[Start of Dataset]

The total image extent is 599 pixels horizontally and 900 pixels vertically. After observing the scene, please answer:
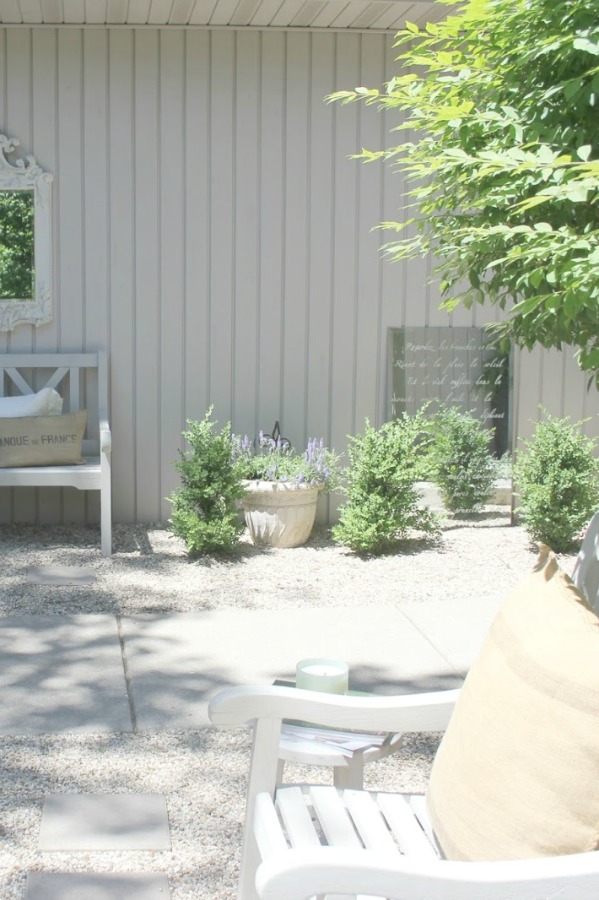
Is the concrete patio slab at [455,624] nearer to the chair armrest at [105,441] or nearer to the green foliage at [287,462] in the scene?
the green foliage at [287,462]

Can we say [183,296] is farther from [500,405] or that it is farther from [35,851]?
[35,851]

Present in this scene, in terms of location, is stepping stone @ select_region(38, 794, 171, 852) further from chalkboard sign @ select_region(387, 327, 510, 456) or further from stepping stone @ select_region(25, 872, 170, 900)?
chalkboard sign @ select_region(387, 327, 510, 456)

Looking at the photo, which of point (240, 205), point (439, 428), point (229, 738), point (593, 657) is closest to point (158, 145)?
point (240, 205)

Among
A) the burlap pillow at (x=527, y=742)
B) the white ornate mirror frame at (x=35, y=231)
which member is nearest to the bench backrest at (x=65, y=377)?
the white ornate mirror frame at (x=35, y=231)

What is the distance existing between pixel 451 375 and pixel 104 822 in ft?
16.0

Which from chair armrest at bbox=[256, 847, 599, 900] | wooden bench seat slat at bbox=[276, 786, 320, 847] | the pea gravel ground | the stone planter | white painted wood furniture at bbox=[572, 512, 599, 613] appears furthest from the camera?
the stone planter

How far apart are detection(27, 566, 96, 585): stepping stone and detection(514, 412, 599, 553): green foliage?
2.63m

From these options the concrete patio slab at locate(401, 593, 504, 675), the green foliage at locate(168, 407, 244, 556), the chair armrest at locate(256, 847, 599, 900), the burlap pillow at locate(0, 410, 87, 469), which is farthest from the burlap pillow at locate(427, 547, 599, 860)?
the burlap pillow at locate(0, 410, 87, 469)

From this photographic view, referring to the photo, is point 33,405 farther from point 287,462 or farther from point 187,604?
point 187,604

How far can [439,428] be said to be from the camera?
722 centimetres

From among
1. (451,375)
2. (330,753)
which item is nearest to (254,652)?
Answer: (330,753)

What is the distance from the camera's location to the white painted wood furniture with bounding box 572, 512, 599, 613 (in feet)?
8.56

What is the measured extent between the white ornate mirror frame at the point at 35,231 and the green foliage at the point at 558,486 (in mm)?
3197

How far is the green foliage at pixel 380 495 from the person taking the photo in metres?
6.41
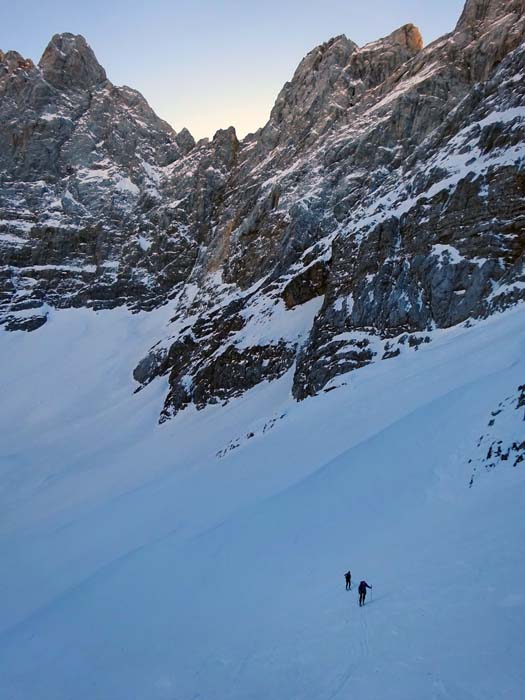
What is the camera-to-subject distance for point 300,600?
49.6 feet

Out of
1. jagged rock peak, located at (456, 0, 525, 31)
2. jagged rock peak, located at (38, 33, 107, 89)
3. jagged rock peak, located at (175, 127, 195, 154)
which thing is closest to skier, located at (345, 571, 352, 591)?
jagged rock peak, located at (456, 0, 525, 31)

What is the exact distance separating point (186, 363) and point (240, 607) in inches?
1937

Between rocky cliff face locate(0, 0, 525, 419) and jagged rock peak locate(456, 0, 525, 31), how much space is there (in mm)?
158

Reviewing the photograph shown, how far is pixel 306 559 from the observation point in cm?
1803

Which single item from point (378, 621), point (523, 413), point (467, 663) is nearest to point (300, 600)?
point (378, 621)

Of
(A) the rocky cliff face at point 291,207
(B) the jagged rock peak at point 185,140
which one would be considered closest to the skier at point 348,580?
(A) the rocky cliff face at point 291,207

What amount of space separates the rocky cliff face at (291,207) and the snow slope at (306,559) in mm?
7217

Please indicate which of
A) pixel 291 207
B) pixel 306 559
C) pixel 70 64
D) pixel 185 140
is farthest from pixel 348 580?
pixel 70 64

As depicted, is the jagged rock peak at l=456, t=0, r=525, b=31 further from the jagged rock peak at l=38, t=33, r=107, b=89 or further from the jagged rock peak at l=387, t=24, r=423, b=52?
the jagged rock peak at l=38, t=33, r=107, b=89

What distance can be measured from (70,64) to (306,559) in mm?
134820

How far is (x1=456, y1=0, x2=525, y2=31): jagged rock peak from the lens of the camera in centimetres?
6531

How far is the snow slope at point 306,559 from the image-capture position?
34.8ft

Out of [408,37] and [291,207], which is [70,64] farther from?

[End of Dataset]

# Exercise prompt
Reproduce all of the material above word for word, leaving out the pictures.

# Answer to this problem
The total image extent is 599 pixels horizontally and 900 pixels vertically. After observing the scene, please answer:
Is the concrete patio slab at [455,624] nearer to the chair armrest at [105,441] or nearer to the green foliage at [287,462] in the scene?
the green foliage at [287,462]

Can we say [183,296] is farther from [500,405] or that it is farther from [35,851]?
[35,851]

Present in this scene, in terms of location, is stepping stone @ select_region(38, 794, 171, 852) further from chalkboard sign @ select_region(387, 327, 510, 456) or further from stepping stone @ select_region(25, 872, 170, 900)?
chalkboard sign @ select_region(387, 327, 510, 456)

Looking at the photo, which of point (240, 205), point (439, 428), point (229, 738), point (593, 657) is closest to point (158, 145)?
point (240, 205)

Among
A) the burlap pillow at (x=527, y=742)
B) the white ornate mirror frame at (x=35, y=231)
which member is nearest to the bench backrest at (x=65, y=377)?
the white ornate mirror frame at (x=35, y=231)

What is the distance existing between pixel 451 375 and pixel 104 822 in ft?
16.0

Which from chair armrest at bbox=[256, 847, 599, 900] | wooden bench seat slat at bbox=[276, 786, 320, 847] | the pea gravel ground | the stone planter | white painted wood furniture at bbox=[572, 512, 599, 613] appears furthest from the camera?
the stone planter

How far apart are detection(27, 566, 96, 585): stepping stone and detection(514, 412, 599, 553): green foliage?
2.63m

From these options the concrete patio slab at locate(401, 593, 504, 675), the green foliage at locate(168, 407, 244, 556), the chair armrest at locate(256, 847, 599, 900), the burlap pillow at locate(0, 410, 87, 469), which is farthest from the burlap pillow at locate(427, 547, 599, 860)?
the burlap pillow at locate(0, 410, 87, 469)

From this photographic view, referring to the photo, is point 33,405 farther from point 287,462 or farther from point 187,604?
point 187,604

How far can [439,428] be said to be from the camera?
722 centimetres

From among
1. (451,375)
2. (330,753)
which item is nearest to (254,652)?
Answer: (330,753)

What is the distance from the camera's location to the white painted wood furniture with bounding box 572, 512, 599, 613 (in feet)?
8.56

What is the measured extent between the white ornate mirror frame at the point at 35,231 and the green foliage at the point at 558,486 (in mm)?
3197

How far is the green foliage at pixel 380 495 from the person taking the photo in metres?
6.41
What is the camera-to-subject distance for point 300,600?
49.6 feet

Out of
1. jagged rock peak, located at (456, 0, 525, 31)
2. jagged rock peak, located at (38, 33, 107, 89)
3. jagged rock peak, located at (175, 127, 195, 154)
which thing is closest to skier, located at (345, 571, 352, 591)?
jagged rock peak, located at (456, 0, 525, 31)

What is the exact distance separating point (186, 363) and point (240, 607) in inches?
1937

Between rocky cliff face locate(0, 0, 525, 419) and jagged rock peak locate(456, 0, 525, 31), how much space is there (in mm)?
158

Reviewing the photograph shown, how far is pixel 306 559 from the observation point in cm?
1803

Which single item from point (378, 621), point (523, 413), point (467, 663) is nearest to point (300, 600)?
point (378, 621)

Of
(A) the rocky cliff face at point 291,207
(B) the jagged rock peak at point 185,140
which one would be considered closest to the skier at point 348,580?
(A) the rocky cliff face at point 291,207

What amount of space separates the rocky cliff face at (291,207) and the snow slope at (306,559) in mm?
7217

Please indicate which of
A) pixel 291 207
B) pixel 306 559
C) pixel 70 64
D) pixel 185 140
is farthest from pixel 348 580?
pixel 70 64

As depicted, is the jagged rock peak at l=456, t=0, r=525, b=31 further from the jagged rock peak at l=38, t=33, r=107, b=89 or further from the jagged rock peak at l=387, t=24, r=423, b=52?
the jagged rock peak at l=38, t=33, r=107, b=89

What distance can be measured from (70,64) to (306,559) in mm?
134820

How far is (x1=456, y1=0, x2=525, y2=31): jagged rock peak from the lens of the camera in centimetres?
6531

How far is the snow slope at point 306,559 from the image-capture position?
34.8ft

Out of [408,37] and [291,207], which is [70,64] farther from?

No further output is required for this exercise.